Compared with prior art, the invention has the advantages that: azepine mesoporous carbon has good affinity to biomolecule, biocompatibility, and in azepine mesoporous carbon, there is π-π * electronic switch, thus improve the ability that passes to of electronics.Cys is nontoxic, biological fitness is strong, have film forming ability.

Nano golden cluster mark horseradish peroxidase-streptavidin amplifies material as signal, because nano golden cluster core itself has the ability of catalysis and conduction electron, horseradish peroxidase-the streptavidin around wrapping up at it has catalytic action equally, therefore, nano golden cluster mark horseradish peroxidase-streptavidin has dual signal expansion effect, and then improves the sensitivity of sensor.

The present invention has taken into full account azepine mesoporous carbon, nm of gold, Cys, nano golden cluster mark horseradish peroxidase-streptavidin character separately, and utilize the composite membrane that their form, build highly sensitive, quick response, high measurement accuracy and compared with the biology sensor based on azepine mesoporous carbon of strong anti-interference, the described biology sensor based on azepine mesoporous carbon is for detection of MnP genetic fragment, easy and simple to handle, efficiently, testing cost is low, for monitoring and the control procedure of microbial degradation lignin provides a kind of effective biology tool.

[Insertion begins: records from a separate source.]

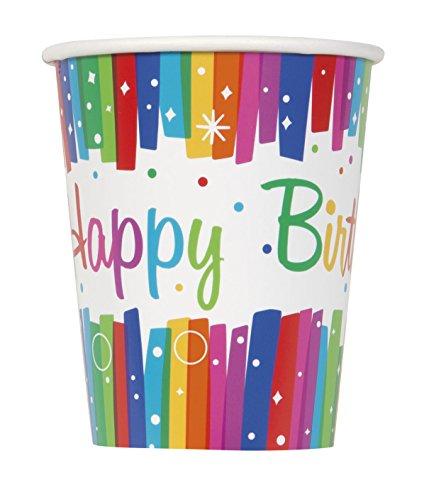 Assiettes – Happy birthday – Arc en ciel 41iTEtvOfFL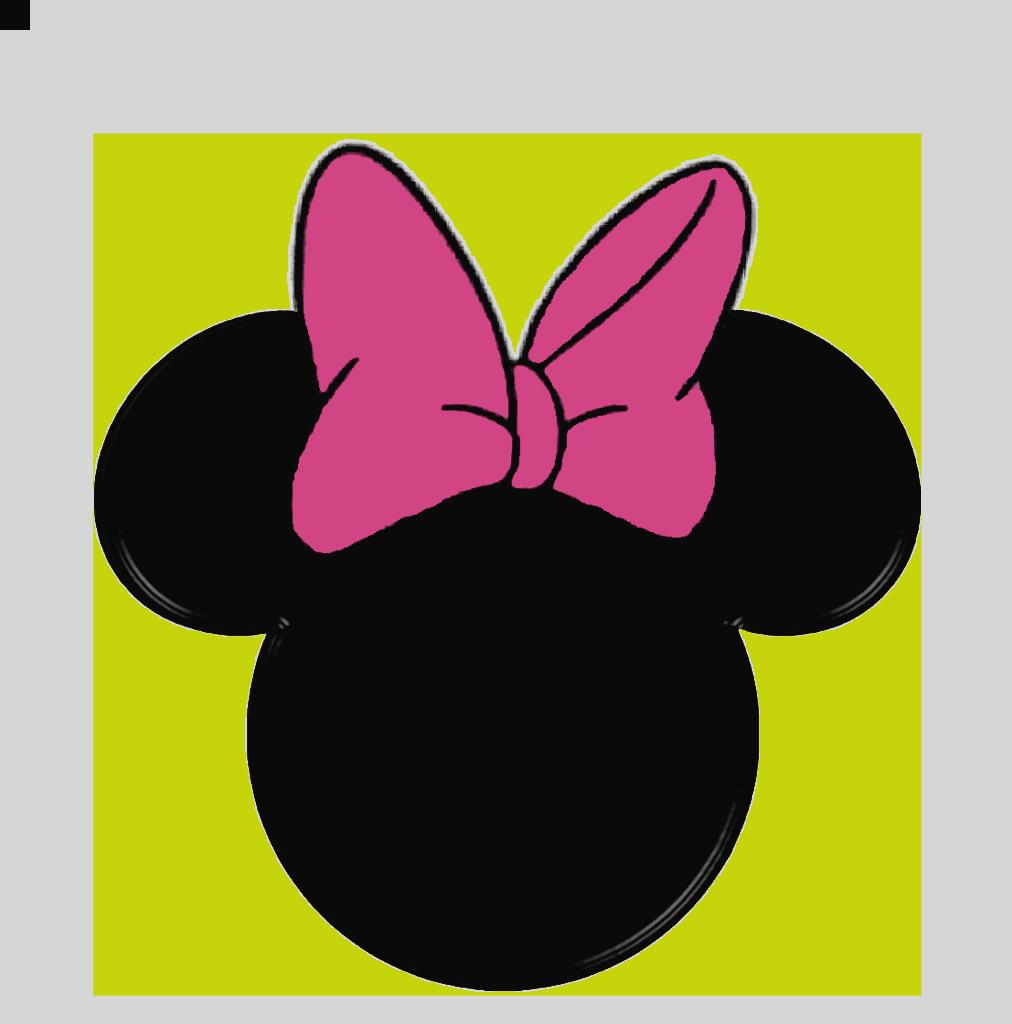 1012x1024 Clip Art Minnie Mouse Head Clip Art Uvsjtrl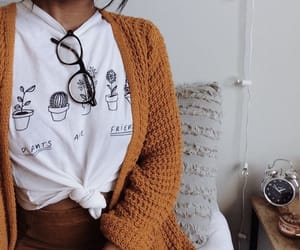 cozy, girl, and glasses image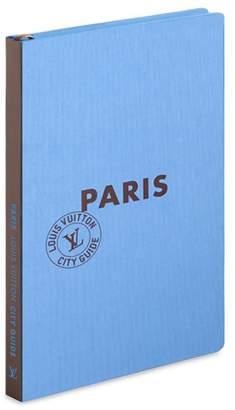 Louis Vuitton Paris City Guide Book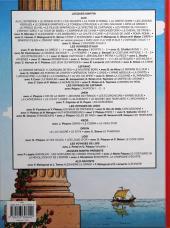 Verso de Alix raconte -2- Cléopâtre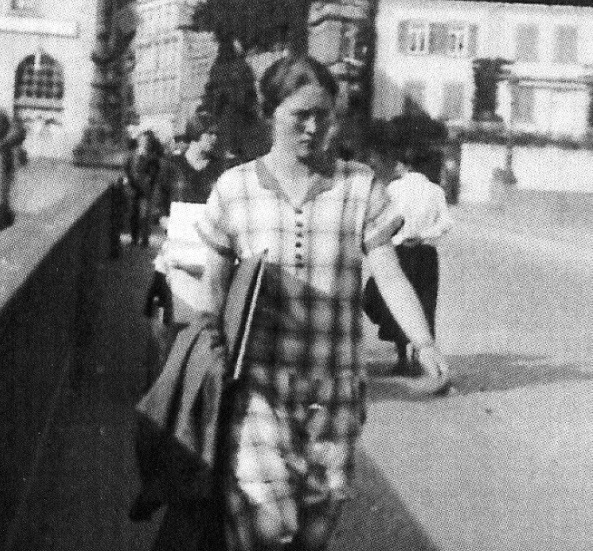 Erika von Huene at the Tuebingen University.
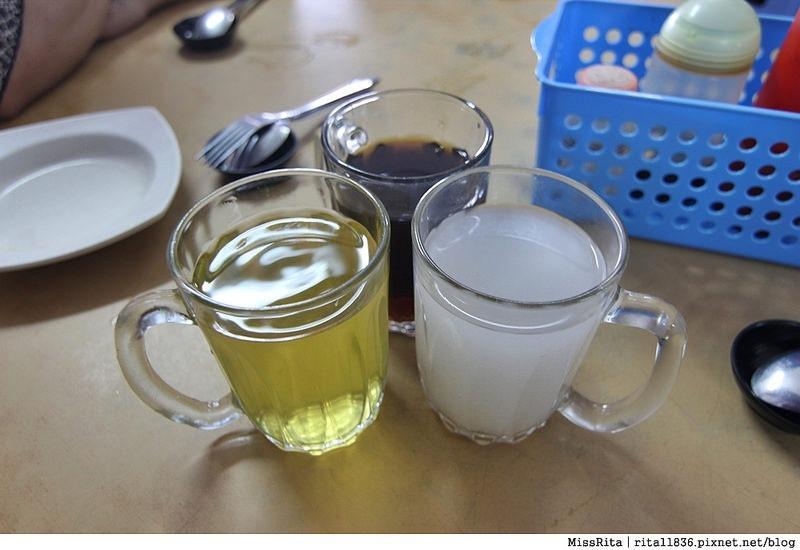 馬六甲 好吃 Restoran Yee Wat 魚滑東炎麵小食館 馬六甲華人小吃7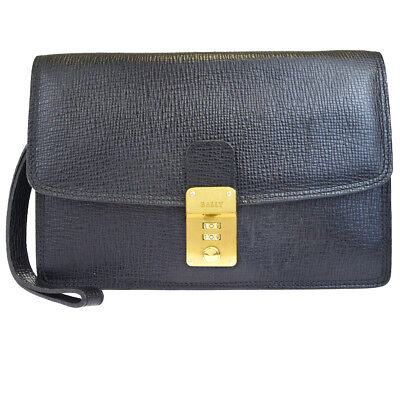 64dfa27b16d Authentic BALLY Logos Clutch Hand Bag Leather Black Made In Italy 01EJ208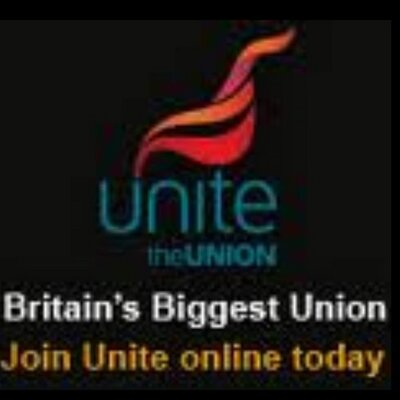 16dce990acbbfff0331dcf3536c9bfac_400x400-join-unite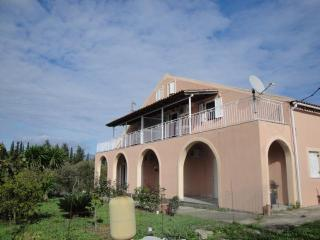 Affordable, Quiet, Family Holidays Near The Beach - Corfu vacation rentals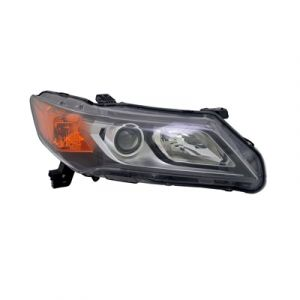 ACURA ILX HEAD LAMP ASSEMBLY RIGHT (HALOGEN)**NSF** OEM#33100TX6A02 2013-2015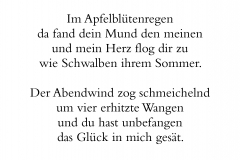 gedichte179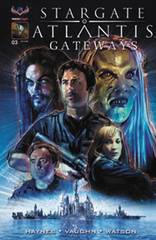 Stargate Atlantis Gateways #3 Main Cvr Pinto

Accompanying drawing explanation

Fig. 1 is the scanning electron microscope (SEM) photograph of azepine mesoporous carbon of the present invention.

Fig. 2 is the transmission electron microscope picture of azepine mesoporous carbon of the present invention.

Fig. 3 is the assembling of working electrode of the present invention and the hybridization reaction process flow diagram of DNA.

Fig. 4 is horseradish peroxidase enzyme catalytic reaction principle figure.

The curent change curve map that Fig. 5 obtains for detect the Mnp specific coding genetic fragment of variable concentrations with differential pulse voltammetry.

Fig. 6 is the linear regression graph of Mnp specific coding genetic fragment content and curent change.

Embodiment

Embodiment 1

The preparation of the biology sensor based on azepine mesoporous carbon

Biology sensor based on azepine mesoporous carbon of the present invention, for three-electrode electro Chemical sensor, comprise working electrode, contrast electrode and to electrode, described contrast electrode is saturated calomel electrode, described is platinum electrode to electrode, described working electrode comprises glass-carbon electrode, the surface, test side of described glass-carbon electrode is connected with the capture probe of Cys, azepine mesoporous carbon, Au nanoparticles films and sulfydryl modification in turn, is also connected with the mercaptoethanol of sealing Au nanoparticles films residue binding site on described Au nanoparticles films.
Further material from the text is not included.